**EXERCISE REQUIREMENTS**
An exact copy of every entry is required, minus the pictures.

**MATERIALS PROVIDED**
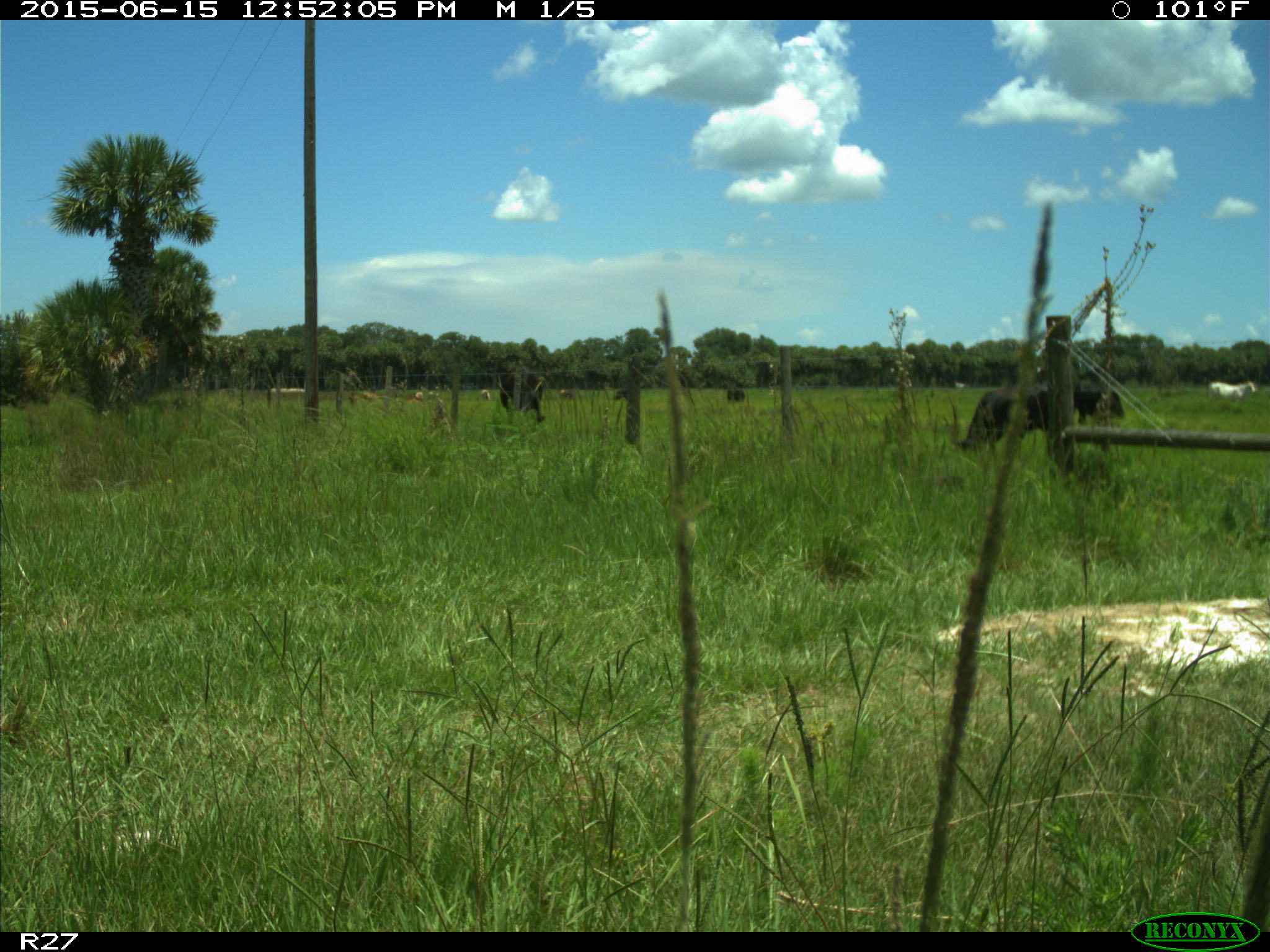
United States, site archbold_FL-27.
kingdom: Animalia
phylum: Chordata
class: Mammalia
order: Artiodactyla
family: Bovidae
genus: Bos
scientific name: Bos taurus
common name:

**EXERCISE SOLUTION**
United States, site archbold_FL-27.
kingdom: Animalia
phylum: Chordata
class: Mammalia
order: Artiodactyla
family: Bovidae
genus: Bos
scientific name: Bos taurus
common name:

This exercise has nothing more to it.